Hattie and Timperley (2007) describe feedback as information that bridges the gap between current and desired performance. Their model answering Where am I going? How am I going? Where to next? frames feedback as an ongoing loop of clarification, evaluation, and planning. Within this loop, professionals identify goals, gauge progress, and adjust behaviour accordingly. The effectiveness of feedback depends on clarity of purpose and the recipient’s ability to act on it, making self-regulation central to improvement.
Gibbs (1988) deepened this idea by structuring reflection around six stages: description, feelings, evaluation, analysis, conclusion, and action plan. His cycle encourages learners to process both the cognitive and emotional elements of feedback. Acknowledging feelings of disappointment or frustration helps reduce defensiveness and prepares individuals to analyse outcomes objectively. By concluding with an action plan, Gibbs ensures that reflection leads to tangible change, completing the feedback loop with purposeful action.
How people respond to feedback is shaped by mindset. Dweck (2006) distinguishes between a fixed mindset, which views ability as static, and a growth mindset, which treats setbacks as opportunities for development. Professionals with a growth mindset engage more deeply with feedback, persist through challenges, and adapt their strategies until improvement occurs. This approach transforms feedback from evaluation into learning, supporting innovation and continual skill refinement.

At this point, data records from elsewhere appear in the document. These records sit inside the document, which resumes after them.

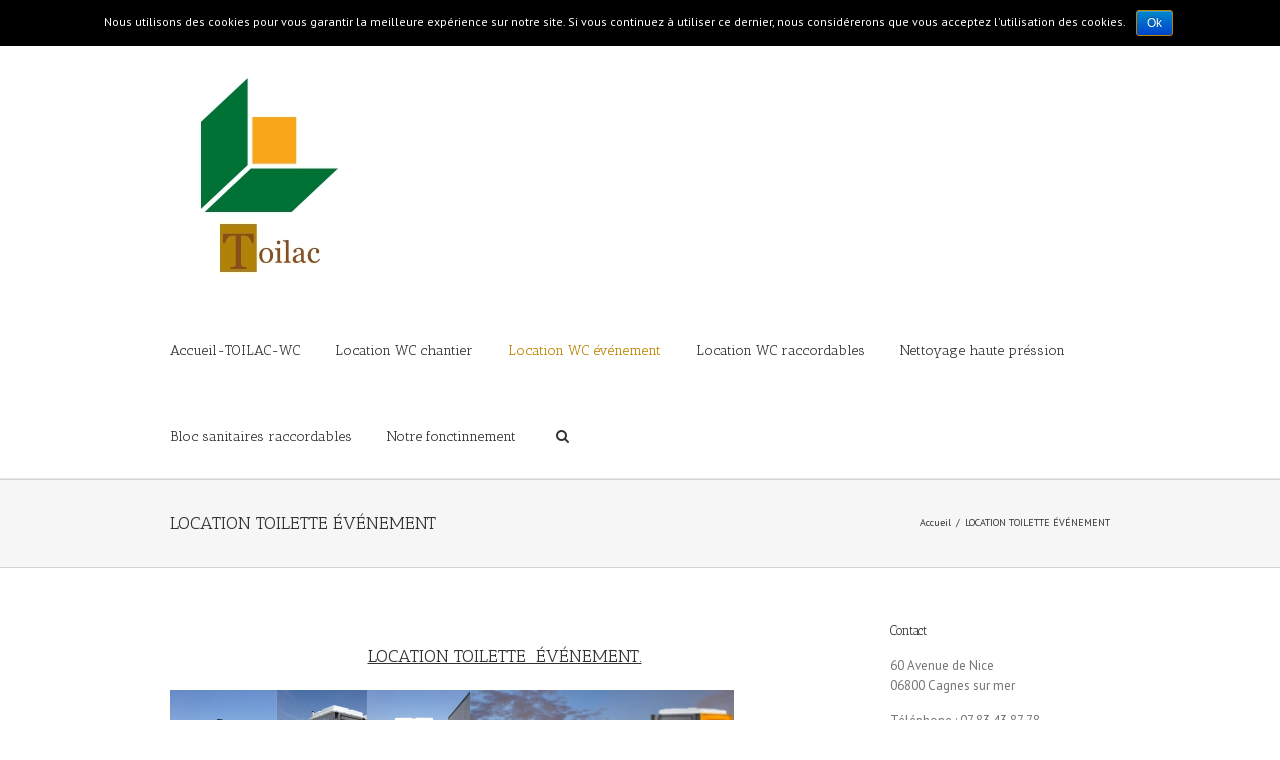

--- FILE ---
content_type: text/css
request_url: http://www.toilac.fr/wp-content/plugins/revslider/rs-plugin/css/dynamic-captions.css?rev=4.2.4&ver=4.4.34
body_size: 217
content:
.tp-caption.avada_med_green_text {
color:rgb(192, 131, 0);
text-decoration:none;
background-color:transparent;
border-width:0px;
border-color:rgb(192, 131, 0);
border-style:none;
}

.tp-caption.avada_small_gray_text {
background-color:transparent;
text-decoration:none;
border-width:0px;
border-color:rgb(34, 34, 34);
border-style:none;
}

.tp-caption.toilacblue {
text-decoration:none;
background-color:transparent;
border-width:0px;
border-color:rgb(192, 131, 0);
border-style:none;
}

.tp-caption.avada_block_black {
text-decoration:none;
background-color:rgb(0, 0, 0);
border-width:0px;
border-color:rgb(34, 34, 34);
border-style:none;
}

.tp-caption.noshadow {
text-shadow:none;
}

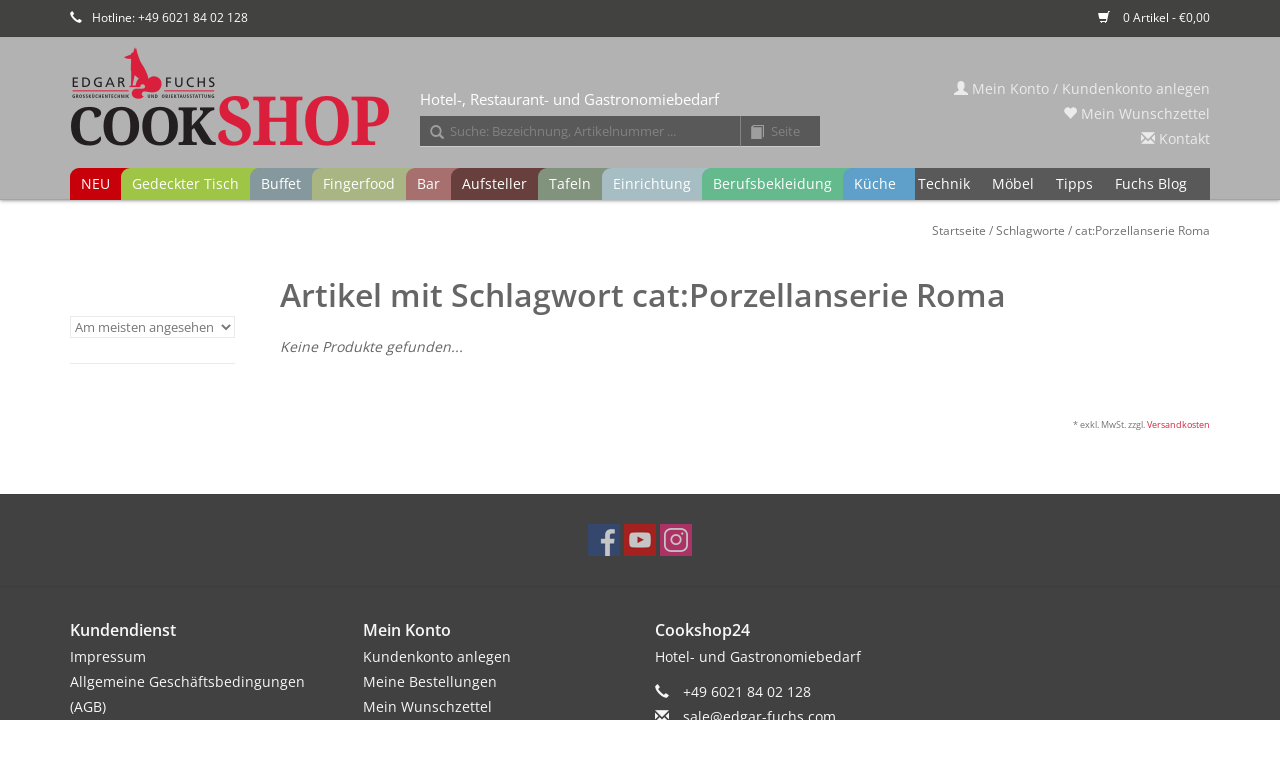

--- FILE ---
content_type: text/javascript;charset=utf-8
request_url: https://www.cookshop24.com/services/stats/pageview.js
body_size: -435
content:
// SEOshop 21-01-2026 17:48:30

Setbacks also test emotional resources. Luthans, Youssef and Avolio (2007) identify psychological capital, hope, efficacy, resilience, and optimism (the HERO model), as key attributes that enable individuals to recover from failure. Hope generates motivation to find alternative routes to success; efficacy builds confidence to apply feedback; resilience supports persistence; and optimism maintains belief in eventual progress. Strengthening these traits turns the discomfort of critique into the energy for renewal.
Feedback thrives only within environments that invite honesty and dialogue. Edmondson (2019) shows that psychological safety, the shared belief that it is safe to take interpersonal risks, allows people to admit mistakes, seek clarification, and share learning. Without it, even accurate feedback can be filtered or ignored through fear of blame. Creating such safety requires leaders and peers to model openness, frame errors as data, and respond appreciatively when concerns are raised.
Gathering feedback effectively is an active skill, not a passive event. London and Smither (2002) describe feedback orientation, the degree to which individuals seek, welcome, and use feedback, as a driver of continuous performance improvement. Professionals can obtain feedback formally through performance reviews, mentoring, or structured 360-degree assessments, and informally through peer conversations, after-action reviews, or client interactions. Combining both ensures a richer and timelier picture of performance. Integrating these methods into a deliberate feedback loop, receiving, reflecting, and applying, creates a self-reinforcing system of growth.
When these perspectives are combined, feedback becomes more than information exchange: it is a dynamic cycle of reflection, resilience, and renewal. Individuals who embrace this process demonstrate adaptability and psychological maturity. They transform setbacks into stepping-stones, using every challenge as evidence to refine judgement and sustain learning throughout their careers.
Action Point
Identify one recent setback or piece of feedback that challenged you. Using Gibbs’ reflective cycle, explore your reactions, insights, and what actions you can take next. How can you strengthen your feedback loop so learning becomes a consistent part of your development?